Now that we have the definition of the Wronskian out of the way we need to get back to the question at hand. Because the Wronskian is the denominator in the solution to each of the $c_i$ we can see that we’ll have a solution provided it is not zero for any value of $t=t_0$ that we chose to evaluate the Wronskian at.

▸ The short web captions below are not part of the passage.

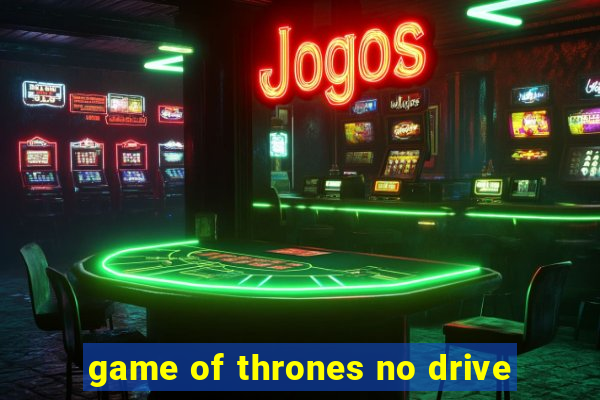 game of thrones no drive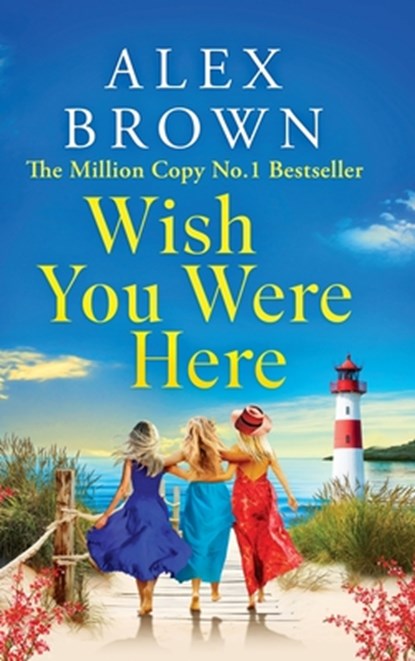 Wish You Were Here, Alex Brown - Gebonden - 9781836030867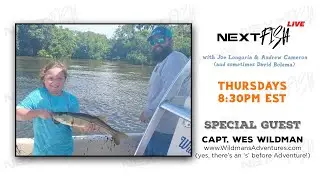 NextFish LIVE w/ Capt. Wes Wildman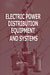 Electric Power Distribution Equipment and Systems by Thomas Allen Short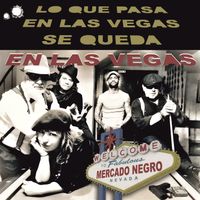 Mercado Negro - Lo Que Pasa en Las Vegas Se Queda en Las Vegas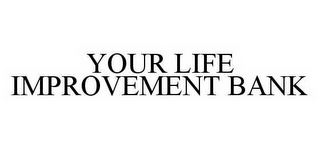 YOUR LIFE IMPROVEMENT BANK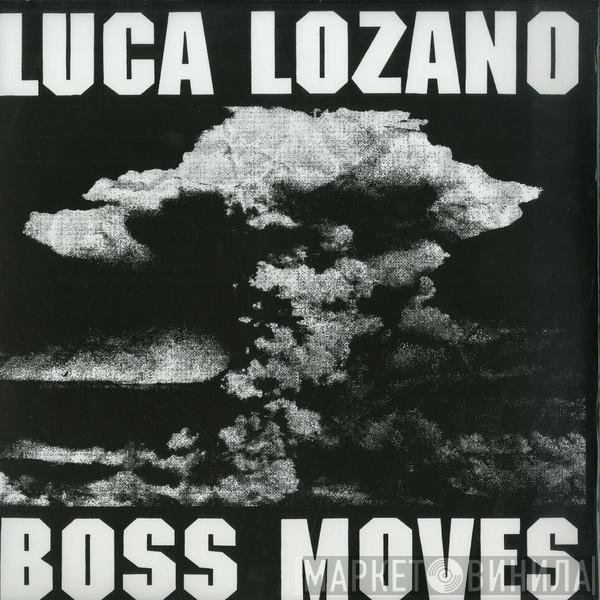 Luca Lozano  - Boss Moves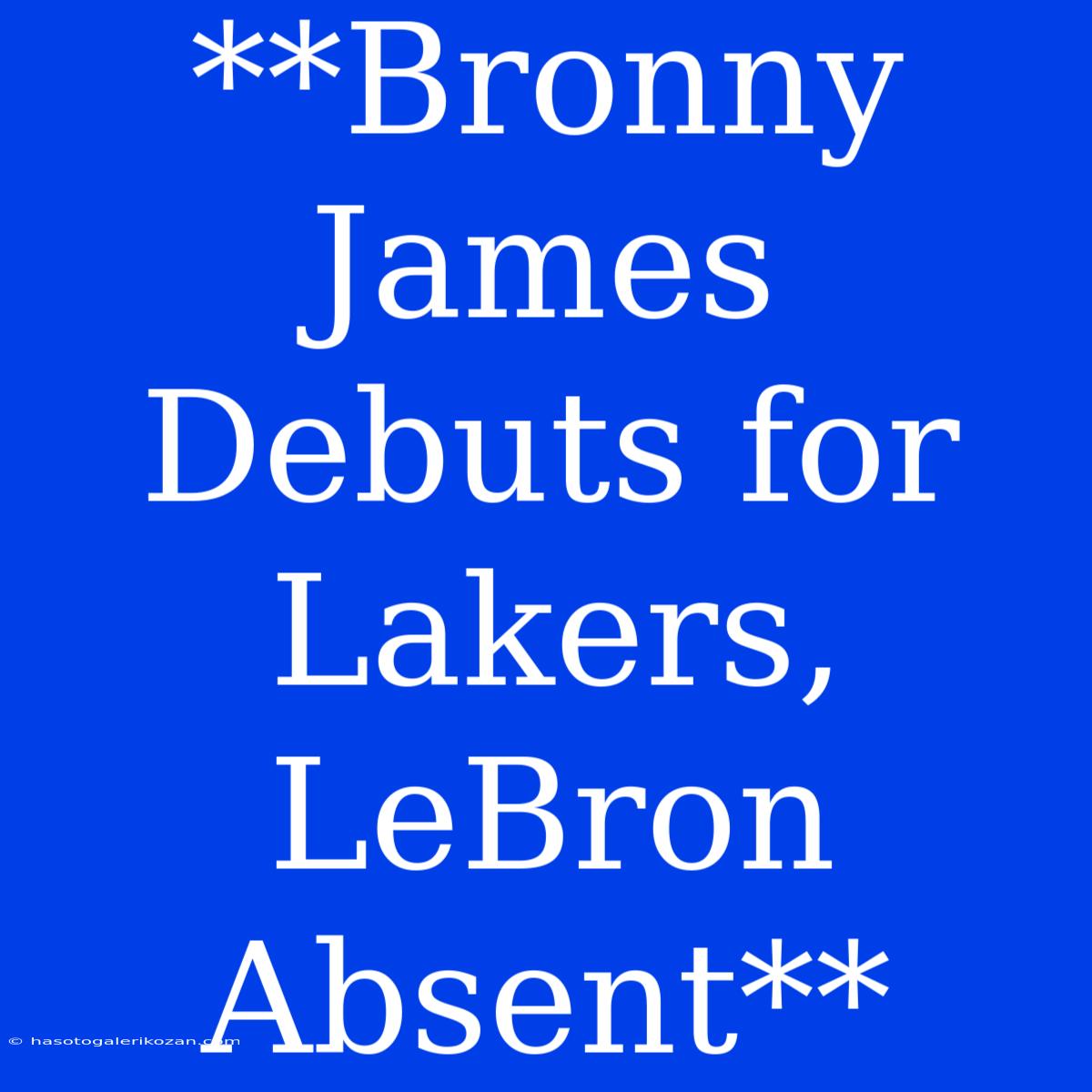 **Bronny James Debuts For Lakers, LeBron Absent**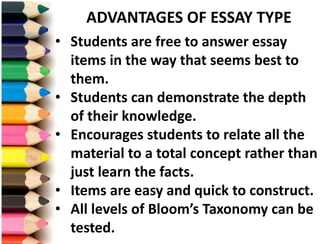 • Students are free to answer essay
items in the way that seems best to
them.
• Students can demonstrate the depth
of their knowledge.
• Encourages students to relate all the
material to a total concept rather than
just learn the facts.
• Items are easy and quick to construct.
• All levels of Bloom’s Taxonomy can be
tested.
ADVANTAGES OF ESSAY TYPE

The following theorem summarizes all this up.

Theorem 2

Suppose the functions $p_0,p_1,\dots ,p_{n-1}$ are all continuous on the open interval $I$ and further suppose that $y_1\left(t\right),y_2\left(t\right),\dots y_n\left(t\right)$ are all solutions to $\text{(4)}$. If $W\left(y_1,y_2,\dots y_n\right)\left(t\right)\ne 0$ for every $t$ in $I$ then $y_1\left(t\right),y_2\left(t\right),\dots y_n\left(t\right)$form a Fundamental Set of Solutions and the general solution to $\text{(4)}$ is,
$$y\left(t\right)=c_1{y}_1\left(t\right)+c_2{y}_2\left(t\right)+\cdots +c_n{y}_n\left(t\right)$$

Recall as well that if a set of solutions form a fundamental set of solutions then they will also be a set of linearly independent functions.

We’ll close this section off with a quick reminder of how we find solutions to the nonhomogeneous differential equation, $\text{(2)}$. We first need the $n^{\text{th}}$ order version of a theorem we saw back in the 2^nd order material.

Theorem 3

Suppose that $Y_1\left(t\right)$ and $Y_2\left(t\right)$ are two solutions to $\text{(2)}$ and that $y_1\left(t\right),y_2\left(t\right),\dots y_n\left(t\right)$ are a fundamental set of solutions to the homogeneous differential equation $\text{(4)}$ then,
$$Y_1\left(t\right)-Y_2\left(t\right)$$is a solution to $\text{(4)}$ and it can be written as
$$Y_1\left(t\right)-Y_2\left(t\right)=c_1{y}_1\left(t\right)+c_2{y}_2\left(t\right)+\cdots +c_n{y}_n\left(t\right)$$

Now, just as we did with the 2^nd order material if we let $Y\left(t\right)$ be the general solution to $\text{(2)}$ and if we let $Y_P\left(t\right)$ be any solution to $\text{(2)}$ then using the result of this theorem we see that we must have,

$$Y\left(t\right)=c_1{y}_1\left(t\right)+c_2{y}_2\left(t\right)+\cdots +c_n{y}_n\left(t\right)+Y_P\left(t\right)=y_c\left(t\right)+Y_P\left(t\right)$$

where, $y_c\left(t\right)=c_1{y}_1\left(t\right)+c_2{y}_2\left(t\right)+\cdots +c_n{y}_n\left(t\right)$ is called the complementary solution and $Y_P\left(t\right)$ is called a particular solution.

Over the course of the next couple of sections we’ll discuss the differences in finding the complementary and particular solutions for $n^{\text{th}}$ order differential equations in relation to what we know about 2^nd order differential equations. We’ll see that, for the most part, the methods are the same. The amount of work involved however will often be significantly more.